TFG looked into some of the reports and studies to try and find empirical evidence of consumer behaviour on shopping habits in relation to sustainability. We looked at some of the methods corporates use to produce and then sell products, and whether or not they have an impact on their end consumers or customers.
For many companies with complex supply chains, providing transparency in the source of goods, reducing costs, waste and ethically sourcing goods are often associated with corporate social responsibility, improving the corporate’s brand identity, which is often perceived to fit well with the consumer.
In summary, an organisation might want to ethically produce products in order to:
- Mitigate risks
- Reduce operating costs (waste, process, supply chain)
- Improve their reputation through CSR and brand
What is ethical sourcing?
Simply put, ethical sourcing is the methodology one uses to ensure they have responsible supply chains, that is, the products used are sourced in a sustainable and ethical way.
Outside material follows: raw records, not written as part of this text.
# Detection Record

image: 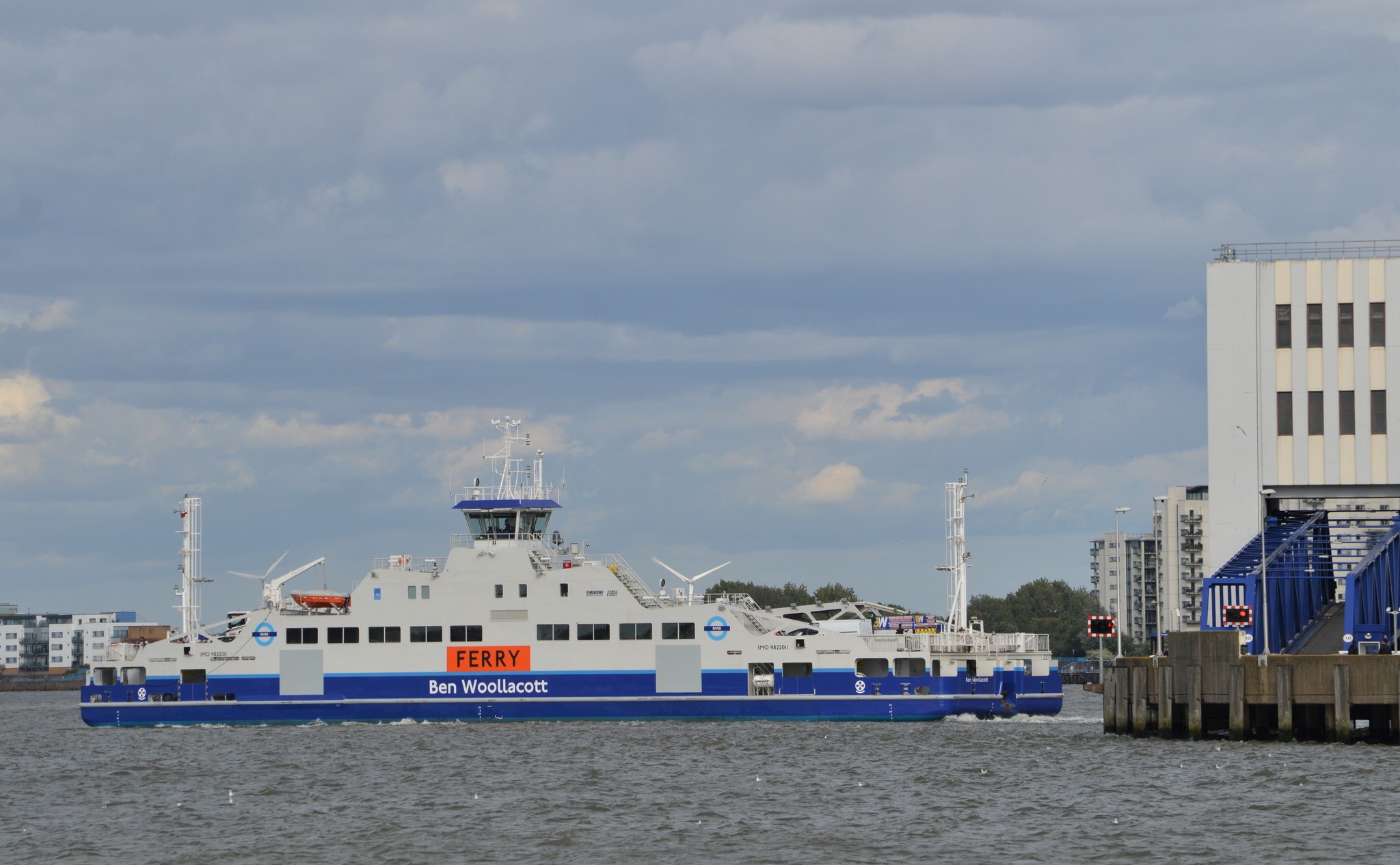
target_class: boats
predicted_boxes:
[289,588,351,610]
[73,411,1068,733]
According to Smarta, ethical sourcing means meeting a set of ‘decent’ labour standards during the manufacturing of products and sourcing of meetings. This includes paying fair wages, and ensuring safety and hygiene conditions are met.
- Environmental impact
- Social impact
- Treatment of employees / workers
As a result of this, corporates have been implementing measures to evaluate how goods are sourced (know your supplier, know your supplier’s supplier), as well as an investigation in the working conditions, which forces openness and transparency within the supply chain.
Within the trade and commodity finance space, there has been a particular focus on ethical sourcing and sustainability within the metals and soft commodity space, particularly where there are complex supply chains.
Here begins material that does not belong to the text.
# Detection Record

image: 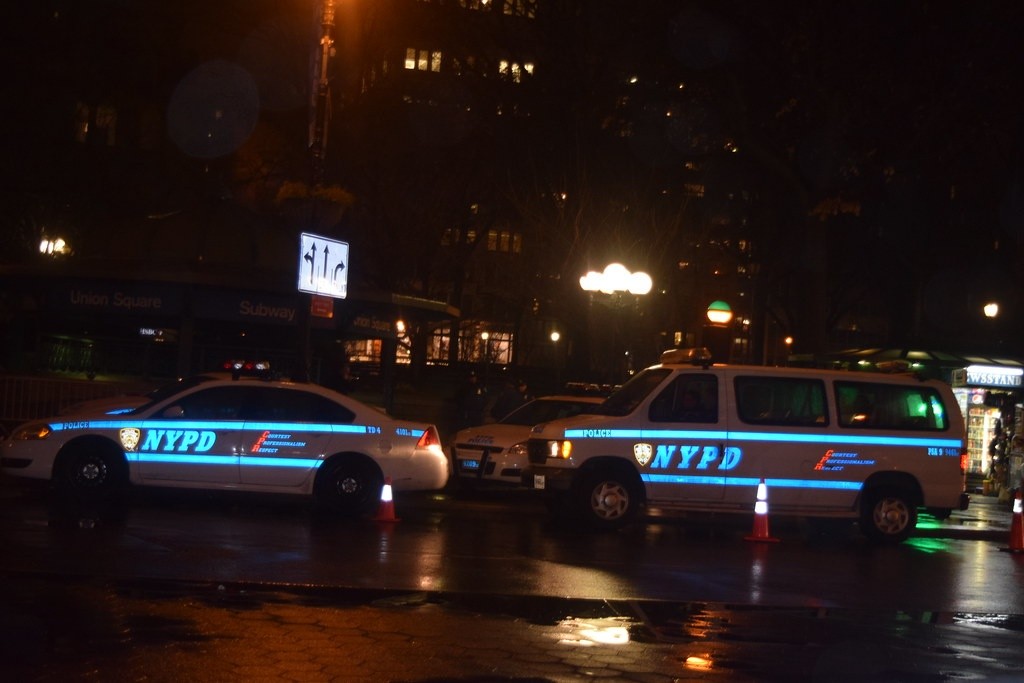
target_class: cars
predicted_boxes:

Is ethical sourcing commercially viable?
According to Steve Polsjki, Commercial Director of Responsible Supply Chains at Cargill, consumers tend not to want to pay a premium for sustainably or ethically sourced products, which poses a commercial challenge to corporates. Therefore, looking at other commercial objectives around mitigating risk, reducing any operational costs or inefficiencies or brand image perceptions.
Anne-Titia Bove, a specialist at McKinsey’s Sao Paulo office talked about the need to link the global sustainability agenda with supply-chain sustainability goals which in turn needs to roll into customer demand and onto corporate agenda.
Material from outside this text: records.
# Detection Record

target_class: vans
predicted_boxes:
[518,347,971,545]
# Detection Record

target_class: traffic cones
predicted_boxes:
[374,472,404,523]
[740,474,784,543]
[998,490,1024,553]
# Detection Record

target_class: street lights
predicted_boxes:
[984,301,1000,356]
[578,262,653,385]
Do consumers follow through?
On the other side of the coin, many corporates believe that although consumers think that they care about the issue of ethical sourcing and sustainability when it comes to actions and shopping habits.
The term ‘passive-eco friendly’ has often been applied to these types of consumers. A recent report ‘Saying One Thing and Doing Another’ targeted millennial who cared about organic and ethically sourced chocolate but when it came to buying that, they did not, is a common attribute that could probably be extended to other categories and verticals.
Which companies are addressing ethical sourcing in the supply chain?
We spoke to Shona Tatchell at Halotrade, an example of one company addressing sustainability in the supply chain finance market using distributed ledger technology. Shona said:
“Globally, the market for information required for sustainable and legally/regulatory compliant sourcing of commodities in value chains is either broken or non-existent, compounding any structural financial inequity within those same value chains. This is a major impediment to achieving several of the Sustainable Development Goals, as well as an impediment to opening up new sources of value for businesses.”
“Products at times suffer from opaque and undifferentiated traceability, particularly in the earlier stages of a supply chain as individual products lack a corresponding individual identity. In order to better understand the impact and provenance of the products we consume, our supply chains must become more traceable and transparent.”